Items listed in a dataset:
..............................
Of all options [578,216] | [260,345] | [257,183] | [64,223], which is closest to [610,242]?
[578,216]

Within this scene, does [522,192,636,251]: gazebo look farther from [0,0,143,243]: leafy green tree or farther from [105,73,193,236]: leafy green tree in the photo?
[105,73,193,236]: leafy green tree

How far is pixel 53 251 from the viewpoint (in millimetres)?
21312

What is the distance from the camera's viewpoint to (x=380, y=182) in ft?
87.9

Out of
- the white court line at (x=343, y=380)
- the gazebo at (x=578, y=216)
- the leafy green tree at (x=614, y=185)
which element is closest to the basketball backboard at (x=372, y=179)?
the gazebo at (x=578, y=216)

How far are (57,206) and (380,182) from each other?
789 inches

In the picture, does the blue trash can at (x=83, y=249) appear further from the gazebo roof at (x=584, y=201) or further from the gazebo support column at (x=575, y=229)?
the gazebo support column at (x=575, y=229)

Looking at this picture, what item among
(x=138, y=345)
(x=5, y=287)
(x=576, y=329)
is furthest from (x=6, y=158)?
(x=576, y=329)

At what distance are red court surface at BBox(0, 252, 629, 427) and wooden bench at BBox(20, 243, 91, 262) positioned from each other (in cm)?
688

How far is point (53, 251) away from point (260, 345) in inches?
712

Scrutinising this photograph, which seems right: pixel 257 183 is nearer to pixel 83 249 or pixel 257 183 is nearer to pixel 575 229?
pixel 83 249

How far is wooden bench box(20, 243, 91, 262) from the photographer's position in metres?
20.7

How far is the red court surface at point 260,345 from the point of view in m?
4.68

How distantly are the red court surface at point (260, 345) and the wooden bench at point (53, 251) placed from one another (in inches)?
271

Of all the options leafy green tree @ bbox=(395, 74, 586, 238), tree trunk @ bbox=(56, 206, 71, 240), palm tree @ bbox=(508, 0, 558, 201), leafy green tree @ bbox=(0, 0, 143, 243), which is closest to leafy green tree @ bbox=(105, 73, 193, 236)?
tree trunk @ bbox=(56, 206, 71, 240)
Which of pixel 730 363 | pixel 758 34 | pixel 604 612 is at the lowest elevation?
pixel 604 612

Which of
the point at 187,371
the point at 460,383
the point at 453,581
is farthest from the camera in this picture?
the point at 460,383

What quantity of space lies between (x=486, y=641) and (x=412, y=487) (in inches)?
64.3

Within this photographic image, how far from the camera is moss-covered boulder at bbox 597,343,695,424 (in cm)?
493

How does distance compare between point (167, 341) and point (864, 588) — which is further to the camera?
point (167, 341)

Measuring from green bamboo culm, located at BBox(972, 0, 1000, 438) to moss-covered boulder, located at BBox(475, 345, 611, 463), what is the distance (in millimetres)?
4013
..............................
**Exercise goal**
Reproduce the final stretch of the data above: every line from the one holding "How far are" through the end, inclusive, exactly as written and nothing else.

**Full answer**
How far are (57,206) and (380,182) from each other?
789 inches

In the picture, does the blue trash can at (x=83, y=249) appear further from the gazebo roof at (x=584, y=201) or further from the gazebo support column at (x=575, y=229)?
the gazebo support column at (x=575, y=229)

Looking at this picture, what item among
(x=138, y=345)
(x=5, y=287)
(x=576, y=329)
is furthest from (x=6, y=158)?
(x=576, y=329)

At what distance are red court surface at BBox(0, 252, 629, 427) and wooden bench at BBox(20, 243, 91, 262) positioned from each other (in cm)?
688

How far is point (53, 251) away from point (260, 345) in inches?
712

Scrutinising this photograph, which seems right: pixel 257 183 is nearer to pixel 83 249 or pixel 257 183 is nearer to pixel 575 229?
pixel 83 249

How far is wooden bench box(20, 243, 91, 262) from the photographer's position in metres?
20.7

How far is the red court surface at point 260,345 from the point of view in m?
4.68

How distantly are the red court surface at point (260, 345) and the wooden bench at point (53, 251) placed from one another (in inches)?
271

Of all the options leafy green tree @ bbox=(395, 74, 586, 238), tree trunk @ bbox=(56, 206, 71, 240), palm tree @ bbox=(508, 0, 558, 201), leafy green tree @ bbox=(0, 0, 143, 243), which is closest to leafy green tree @ bbox=(105, 73, 193, 236)?
tree trunk @ bbox=(56, 206, 71, 240)
Which of pixel 730 363 | pixel 758 34 | pixel 604 612 is at the lowest elevation?
pixel 604 612

Which of
the point at 187,371
the point at 460,383
the point at 453,581
is farthest from the camera in this picture?
the point at 460,383

What quantity of space lies between (x=486, y=641) and (x=412, y=487) (in inches)?
64.3

Within this photographic image, how far from the camera is moss-covered boulder at bbox 597,343,695,424 (in cm)?
493

How does distance compare between point (167, 341) and point (864, 588) — which is further to the camera?
point (167, 341)

Measuring from green bamboo culm, located at BBox(972, 0, 1000, 438) to moss-covered boulder, located at BBox(475, 345, 611, 463), what is the distance (in millimetres)?
4013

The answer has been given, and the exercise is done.